● Input for this task:
= = =
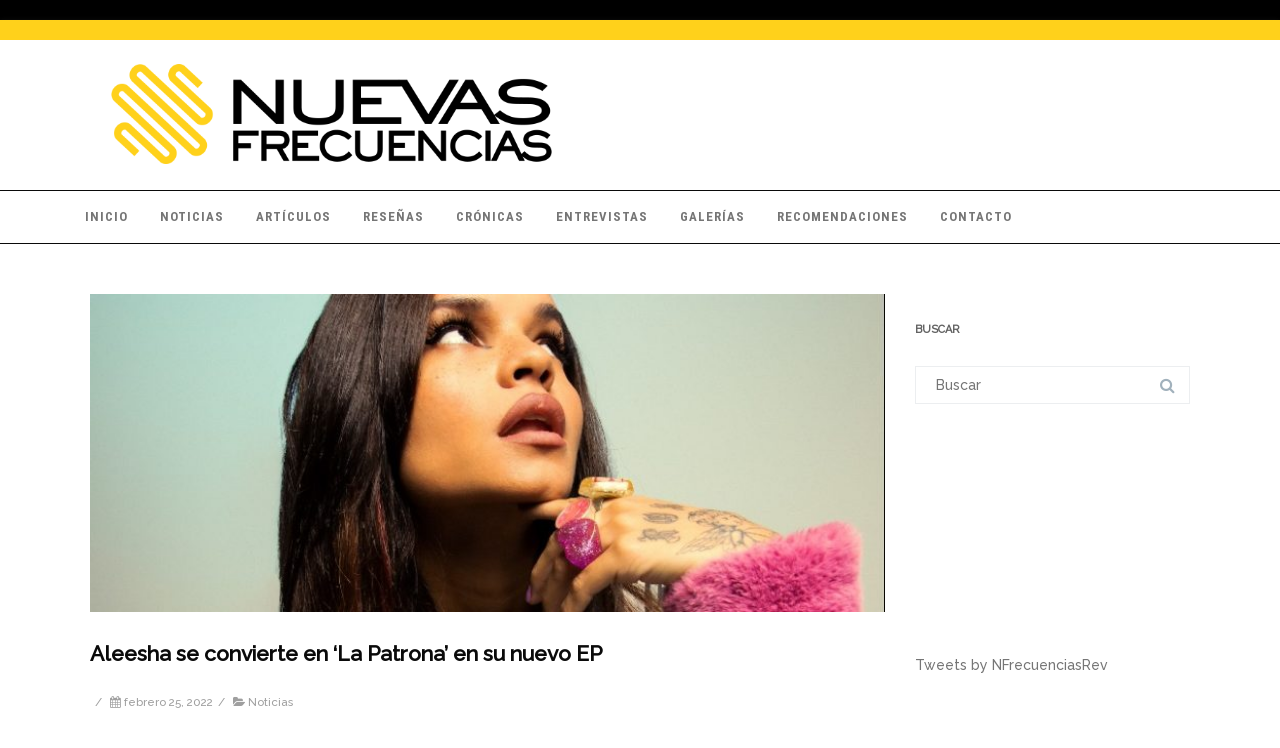

--- FILE ---
content_type: text/html; charset=utf-8
request_url: https://www.google.com/recaptcha/api2/aframe
body_size: 269
content:
<!DOCTYPE HTML><html><head><meta http-equiv="content-type" content="text/html; charset=UTF-8"></head><body><script nonce="sBsVwhTB0W7ZZ6mfzxQILg">/** Anti-fraud and anti-abuse applications only. See google.com/recaptcha */ try{var clients={'sodar':'https://pagead2.googlesyndication.com/pagead/sodar?'};window.addEventListener("message",function(a){try{if(a.source===window.parent){var b=JSON.parse(a.data);var c=clients[b['id']];if(c){var d=document.createElement('img');d.src=c+b['params']+'&rc='+(localStorage.getItem("rc::a")?sessionStorage.getItem("rc::b"):"");window.document.body.appendChild(d);sessionStorage.setItem("rc::e",parseInt(sessionStorage.getItem("rc::e")||0)+1);localStorage.setItem("rc::h",'1768935074830');}}}catch(b){}});window.parent.postMessage("_grecaptcha_ready", "*");}catch(b){}</script></body></html>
= = =
● Exercise:
Retype the data word for word, please, and keep the images out.

● Output below:
--- FILE ---
content_type: text/html; charset=utf-8
request_url: https://www.google.com/recaptcha/api2/aframe
body_size: 269
content:
<!DOCTYPE HTML><html><head><meta http-equiv="content-type" content="text/html; charset=UTF-8"></head><body><script nonce="sBsVwhTB0W7ZZ6mfzxQILg">/** Anti-fraud and anti-abuse applications only. See google.com/recaptcha */ try{var clients={'sodar':'https://pagead2.googlesyndication.com/pagead/sodar?'};window.addEventListener("message",function(a){try{if(a.source===window.parent){var b=JSON.parse(a.data);var c=clients[b['id']];if(c){var d=document.createElement('img');d.src=c+b['params']+'&rc='+(localStorage.getItem("rc::a")?sessionStorage.getItem("rc::b"):"");window.document.body.appendChild(d);sessionStorage.setItem("rc::e",parseInt(sessionStorage.getItem("rc::e")||0)+1);localStorage.setItem("rc::h",'1768935074830');}}}catch(b){}});window.parent.postMessage("_grecaptcha_ready", "*");}catch(b){}</script></body></html>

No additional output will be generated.